3. Configure Falco to load the plugin as described in the [plugin's documentation](https://falco.org/docs/concepts/plugins/usage/#loading-plugins-in-falco).

#### Using the Falco Helm Chart

When installing Falco using the Helm chart, you can instruct the chart to install a specific plugin by setting the `falcoctl.config.artifact.install.refs` value and then adding the relevant plugin configuration under `falco`.

The Helm charts provides a preset [values-k8saudit.yaml](https://github.com/falcosecurity/charts/blob/master/charts/falco/values-k8saudit.yaml) file that can be used to install the `k8saudit` plugin or as example for installing other plugins.

## Contributing

If you want to help and wish to contribute, please review our [contribution guidelines](https://github.com/falcosecurity/.github/blob/main/CONTRIBUTING.md). Code contributions are always encouraged and welcome!

If you wish to contribute a plugin to The Falco Project, simply open a Pull Request to add your plugin to the `/plugins` folder and [update the registry accordingly](./docs/registering-a-plugin.md). Note that to be hosted in this repository, plugins must be licensed under the [Apache 2.0 License](./LICENSE).

### Enforcing coding style and repo policies locally

This repository supports enforcing coding style and policies locally through the `pre-commit` framework. `pre-commit`
allows to automatically install `git-hooks` that will be executed at every new commit.
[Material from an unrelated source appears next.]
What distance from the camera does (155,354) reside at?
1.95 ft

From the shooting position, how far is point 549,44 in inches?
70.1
The following is the list of
`git-hooks` defined in `.pre-commit-config.yaml` (notice that some of them only target files written in a specific
language):
1. the `rust-fmt` hook - a `pre-commit` git hook running `rust fmt` on the staged changes
2. the `dco` hook - a `pre-commit-msg` git hook running adding the `DCO` on the commit if not present

The following steps describe how to install these hooks.

##### Step 1

Install `pre-commit` framework following the [official documentation](https://pre-commit.com/#installation).

> __Please note__: you have to follow only the "Installation" section.

#### Step 2

Install `pre-commit` git hooks:
```bash
pre-commit install --hook-type pre-commit --hook-type prepare-commit-msg --overwrite
```

## License

This project is licensed to you under the [Apache 2.0 Open Source License](./LICENSE).